■ Text for analysis
He was heavily influenced by the 19th century architecture of Paris, particularly the Beaux-Arts style, which is evident in the stone façade and mansard roof. Porto’s famous architect, da Silva, followed the principles of neoclassical style practiced at the École des Beaux-Arts in Paris, creating a geometric, U-shaped building. It is three-stories high with a symmetrically designed façade turned to the southwest.

The station was built on the site of a 16th century Benedictine monastery, the Convent of São Bento da Avé Maria, after which it was named (São Bento is the Portuguese Saint Benedict). The monastery was partly destroyed in 1783 by fire, later to be reconstructed.

São Bento Railway Station

Fifty-five nuns lived there in 1821, although they were the last of their order because of the decree made in 1834 by Joaquim António da Aguiar ordering the extinction of all male orders and prohibiting new nuns from taking vows. (He was known as “the monks killer.”) It took a long time for the last nun to die, as the convent received no money and the government waited impatiently. She finally passed away in 1892.

■ Data
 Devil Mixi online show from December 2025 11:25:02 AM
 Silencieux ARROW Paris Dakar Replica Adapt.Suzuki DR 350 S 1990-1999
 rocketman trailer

---

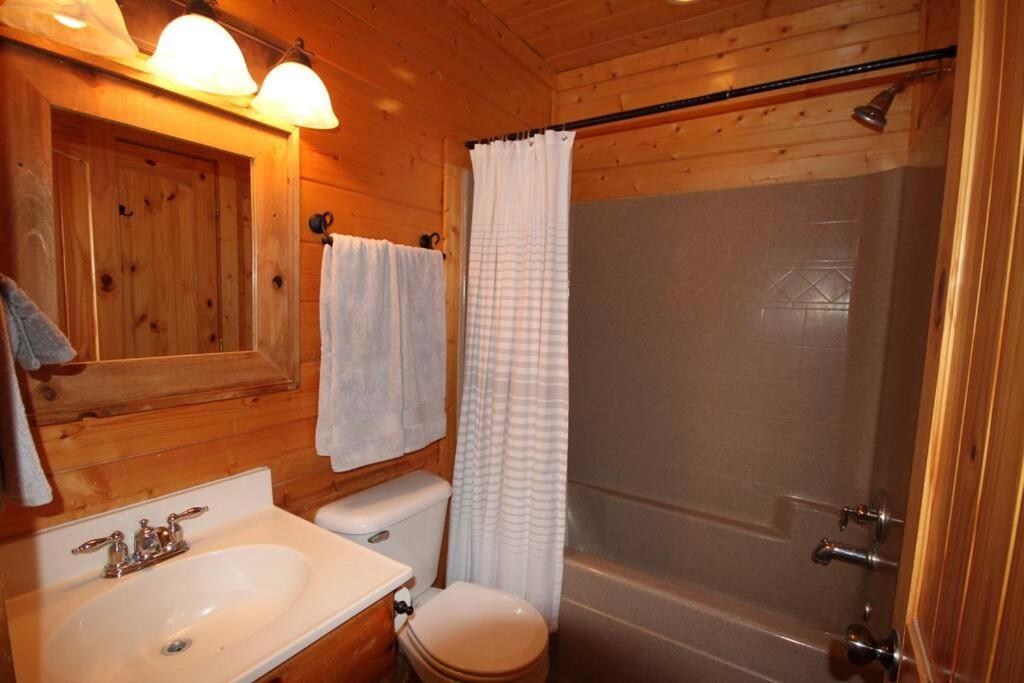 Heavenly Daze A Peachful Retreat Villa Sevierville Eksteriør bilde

■ Tasks
(1) Answer these questions about the São Bento station text:
(a) How many stories high is the building?
(b) What partly destroyed the monastery in 1783?
(c) In what year did the last nun pass away?
(2) Rewrite the São Bento station text starting at "Fifty-five nuns lived" and ending at "away in 1892.", with "decree" changed to "edict".

■ Answers for this exercise
(1)
(a) Three stories.
(b) Fire.
(c) 1892.

(2)
Fifty-five nuns lived there in 1821, although they were the last of their order because of the edict made in 1834 by Joaquim António da Aguiar ordering the extinction of all male orders and prohibiting new nuns from taking vows. (He was known as “the monks killer.”) It took a long time for the last nun to die, as the convent received no money and the government waited impatiently. She finally passed away in 1892.